Spatial data with images
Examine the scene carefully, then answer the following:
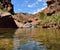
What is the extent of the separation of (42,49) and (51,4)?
83806 millimetres

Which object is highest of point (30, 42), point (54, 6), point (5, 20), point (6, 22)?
point (30, 42)

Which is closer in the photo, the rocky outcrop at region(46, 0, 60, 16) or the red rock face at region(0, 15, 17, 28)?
the red rock face at region(0, 15, 17, 28)

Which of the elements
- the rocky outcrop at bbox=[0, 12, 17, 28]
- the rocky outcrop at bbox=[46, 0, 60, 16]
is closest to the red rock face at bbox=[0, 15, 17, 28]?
the rocky outcrop at bbox=[0, 12, 17, 28]

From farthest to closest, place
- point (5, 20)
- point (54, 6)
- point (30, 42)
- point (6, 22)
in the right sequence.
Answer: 1. point (54, 6)
2. point (6, 22)
3. point (5, 20)
4. point (30, 42)

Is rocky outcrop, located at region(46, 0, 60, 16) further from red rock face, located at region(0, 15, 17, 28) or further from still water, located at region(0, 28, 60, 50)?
still water, located at region(0, 28, 60, 50)

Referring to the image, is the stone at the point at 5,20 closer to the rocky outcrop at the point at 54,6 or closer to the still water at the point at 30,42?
the rocky outcrop at the point at 54,6

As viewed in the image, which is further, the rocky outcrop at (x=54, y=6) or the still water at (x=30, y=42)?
the rocky outcrop at (x=54, y=6)

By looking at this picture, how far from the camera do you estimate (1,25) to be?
67.2 metres

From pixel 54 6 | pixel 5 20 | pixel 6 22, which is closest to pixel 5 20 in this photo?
pixel 5 20

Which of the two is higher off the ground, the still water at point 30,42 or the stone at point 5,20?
the still water at point 30,42

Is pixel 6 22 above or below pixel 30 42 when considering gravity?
below

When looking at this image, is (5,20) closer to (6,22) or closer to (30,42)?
(6,22)

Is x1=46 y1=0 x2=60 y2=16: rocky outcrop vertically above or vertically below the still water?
below

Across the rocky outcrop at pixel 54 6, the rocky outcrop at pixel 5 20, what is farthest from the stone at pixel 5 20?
the rocky outcrop at pixel 54 6
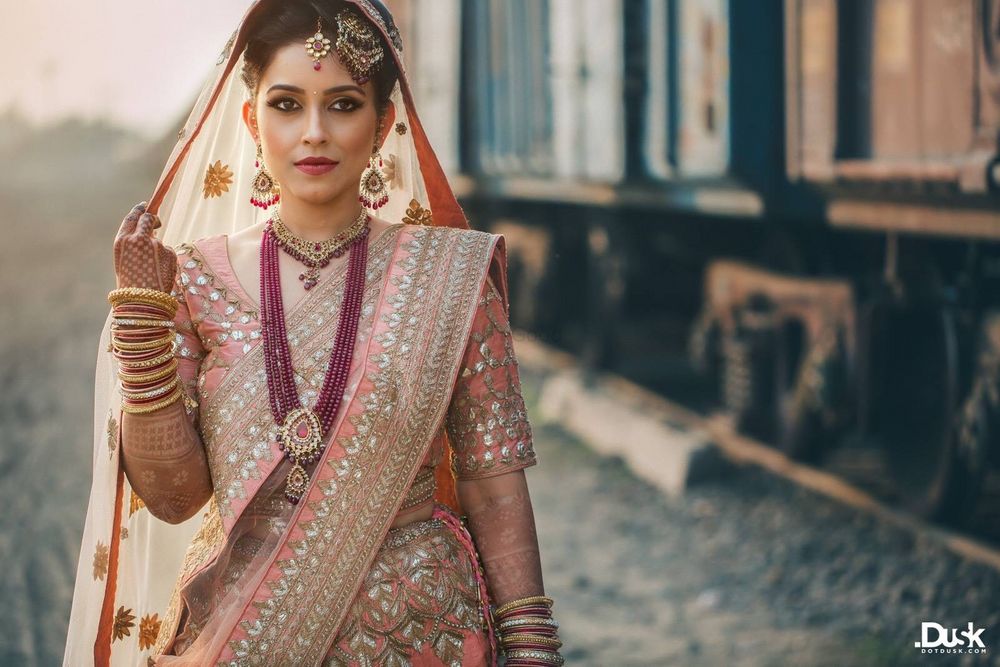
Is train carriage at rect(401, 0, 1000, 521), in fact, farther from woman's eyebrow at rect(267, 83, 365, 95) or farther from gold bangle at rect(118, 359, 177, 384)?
gold bangle at rect(118, 359, 177, 384)

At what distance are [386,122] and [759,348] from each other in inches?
216

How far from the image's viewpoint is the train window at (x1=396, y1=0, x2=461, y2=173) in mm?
12688

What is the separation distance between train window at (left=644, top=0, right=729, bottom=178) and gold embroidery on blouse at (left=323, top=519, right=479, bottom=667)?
479 cm

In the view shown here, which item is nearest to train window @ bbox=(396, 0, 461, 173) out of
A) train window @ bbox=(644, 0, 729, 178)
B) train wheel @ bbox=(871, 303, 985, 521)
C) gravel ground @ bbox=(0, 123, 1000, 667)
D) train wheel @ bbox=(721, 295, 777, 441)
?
train window @ bbox=(644, 0, 729, 178)

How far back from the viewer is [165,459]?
1947 millimetres

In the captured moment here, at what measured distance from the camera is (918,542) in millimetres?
5477

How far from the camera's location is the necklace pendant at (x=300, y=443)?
6.44 ft

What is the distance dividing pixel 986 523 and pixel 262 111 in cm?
453

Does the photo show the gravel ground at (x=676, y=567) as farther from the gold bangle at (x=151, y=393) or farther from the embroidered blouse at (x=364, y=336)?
the gold bangle at (x=151, y=393)

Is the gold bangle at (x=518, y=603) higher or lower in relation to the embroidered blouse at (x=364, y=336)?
lower

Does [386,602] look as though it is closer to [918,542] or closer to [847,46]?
[918,542]

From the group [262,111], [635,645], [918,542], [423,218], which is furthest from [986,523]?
[262,111]

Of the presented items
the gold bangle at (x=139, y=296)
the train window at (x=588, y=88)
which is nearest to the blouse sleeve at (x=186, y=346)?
the gold bangle at (x=139, y=296)

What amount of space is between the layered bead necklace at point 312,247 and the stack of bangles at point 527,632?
59 centimetres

_Task prompt_: Render the rows as a Markdown table with the columns Line and Text. Start at the first line of the rows and go on through the line containing "4. point (30, 42)", number each line, and omit blank lines and the picture.

_Exercise output_:
| Line | Text |
|---|---|
| 1 | Examine the scene carefully, then answer the following: |
| 2 | What is the extent of the separation of (42,49) and (51,4)? |
| 3 | 83806 millimetres |
| 4 | Which object is highest of point (30, 42), point (54, 6), point (5, 20), point (6, 22)? |
| 5 | point (30, 42) |
| 6 | Which is closer in the photo, the rocky outcrop at region(46, 0, 60, 16) or the red rock face at region(0, 15, 17, 28)? |
| 7 | the red rock face at region(0, 15, 17, 28) |
| 8 | Which of the elements |
| 9 | - the rocky outcrop at bbox=[0, 12, 17, 28] |
| 10 | - the rocky outcrop at bbox=[46, 0, 60, 16] |
| 11 | is closest to the red rock face at bbox=[0, 15, 17, 28]? |
| 12 | the rocky outcrop at bbox=[0, 12, 17, 28] |
| 13 | From farthest to closest, place |
| 14 | - point (5, 20) |
| 15 | - point (54, 6) |
| 16 | - point (30, 42) |
| 17 | - point (6, 22) |
| 18 | in the right sequence. |
| 19 | Answer: 1. point (54, 6) |
| 20 | 2. point (6, 22) |
| 21 | 3. point (5, 20) |
| 22 | 4. point (30, 42) |